トラブルの内容は、「名前や住所で旧字体が表示されない」「カードリーダーでエラーが出る」といったものから、「他人の個人情報が紐づけられた」といった問題までさまざま。こんな状態で、健康保険証の機能を「マイナ保険証」に一本化をして大丈夫なのだろうか?2人の専門家が解説する。

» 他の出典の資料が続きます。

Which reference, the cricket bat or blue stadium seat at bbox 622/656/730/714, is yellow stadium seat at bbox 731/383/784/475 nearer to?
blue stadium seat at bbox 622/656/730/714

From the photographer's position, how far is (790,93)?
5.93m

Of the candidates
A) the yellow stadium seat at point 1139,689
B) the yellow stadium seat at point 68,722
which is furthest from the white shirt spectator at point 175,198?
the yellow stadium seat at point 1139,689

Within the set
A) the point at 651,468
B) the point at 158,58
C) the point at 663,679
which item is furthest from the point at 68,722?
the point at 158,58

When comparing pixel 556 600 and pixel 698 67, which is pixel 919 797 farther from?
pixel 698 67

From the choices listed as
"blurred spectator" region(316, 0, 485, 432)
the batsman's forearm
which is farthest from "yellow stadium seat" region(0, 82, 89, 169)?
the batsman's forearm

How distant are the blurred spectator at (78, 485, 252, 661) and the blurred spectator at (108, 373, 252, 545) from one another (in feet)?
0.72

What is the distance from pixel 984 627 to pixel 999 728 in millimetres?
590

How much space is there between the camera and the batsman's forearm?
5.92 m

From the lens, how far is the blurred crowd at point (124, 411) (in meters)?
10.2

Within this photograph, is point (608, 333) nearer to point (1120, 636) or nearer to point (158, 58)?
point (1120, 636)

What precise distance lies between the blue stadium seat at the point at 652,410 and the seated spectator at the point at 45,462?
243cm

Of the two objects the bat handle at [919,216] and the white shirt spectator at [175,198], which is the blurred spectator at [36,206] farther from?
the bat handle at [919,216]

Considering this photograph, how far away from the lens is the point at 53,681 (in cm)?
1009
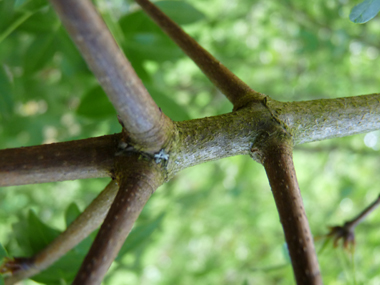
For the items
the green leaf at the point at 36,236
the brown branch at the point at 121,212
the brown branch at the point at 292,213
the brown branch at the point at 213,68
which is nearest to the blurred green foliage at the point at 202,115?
the green leaf at the point at 36,236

■当然だがオンラインでしか利用できない…通信インフラの整備は今も課題
「マイナ保険証はオンラインでしか利用できません。当たり前のことのようですが、非常に大きな問題です」
こう話すのは、IDや個人情報に詳しい情報学の専門家、国立情報学研究所の佐藤一郎教授だ。
【佐藤一郎教授】
現行の保険証には、健康保険の種類や名前など、医療機関に必要な情報がすべて記載されています。ところが、マイナンバーカードそのものには、必要な情報の一部しか記載されていません。オンラインでの利用が前提となっているからです。しかしこれは大きな問題です。離島や山間部は通信インフラが整っていない所も多くあり、マイナ保険証は利用できません。読み取り装置は補助金などによって導入を促すことも可能でしょうが、通信インフラの整備はそう簡単ではないと思います。
■被災地では「使えない」保険証に
また都心でも、個人の病院などは通信が弱い所があり、機械が上手く作動しないなどの不具合が生じています。通信だけでなく、旧字体の名前を読み取れないといったトラブルもあり、現場の混乱は珍しいことではありません。マイナ保険証の利用率が6パーセントでこの状態ですから、全員がマイナ保険証を利用するようになったら、どうなってしまうのでしょうか。オンラインが使えない場合、マイナ保険証をアナログ確認(目視)しても、加入されている健康保険の種類すら分かりません。
能登半島地震の時、マイナ保険証は役に立ちませんでした。災害時に通信インフラに影響が出ることを、専門家は早くから指摘していましたが、政府が問題を先送りした結果、災害時に役に立たないということが露呈してしまったのです。従前の保険証は加入されている健康保険の名称も記載されてあり、電気や通信インフラが不通でも対応できます。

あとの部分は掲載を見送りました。